• Recorded data:
---*---

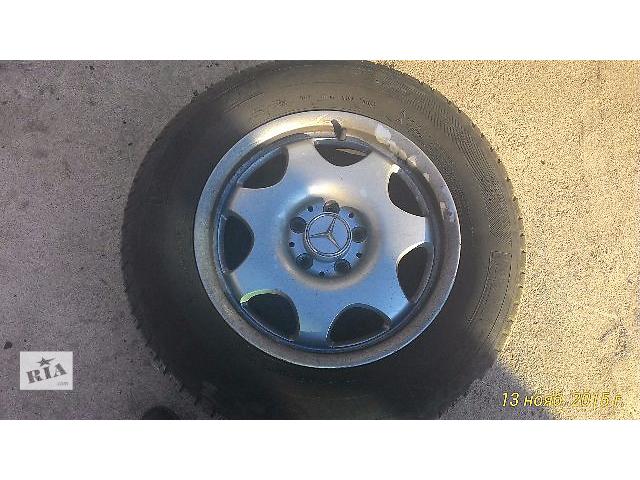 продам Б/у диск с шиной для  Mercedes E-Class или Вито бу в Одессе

---*---

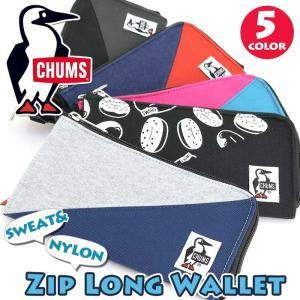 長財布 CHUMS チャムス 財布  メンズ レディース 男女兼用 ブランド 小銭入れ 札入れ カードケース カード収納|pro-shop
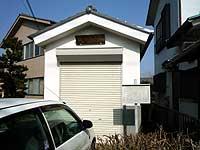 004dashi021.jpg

---*---

• The task:
Above are some entries. Restate word for word the lines from the one holding "長財布 CHUMS チャムス" through the one holding "004dashi021.jpg", but not the pictures.

• Your response:
 長財布 CHUMS チャムス 財布  メンズ レディース 男女兼用 ブランド 小銭入れ 札入れ カードケース カード収納|pro-shop
 004dashi021.jpg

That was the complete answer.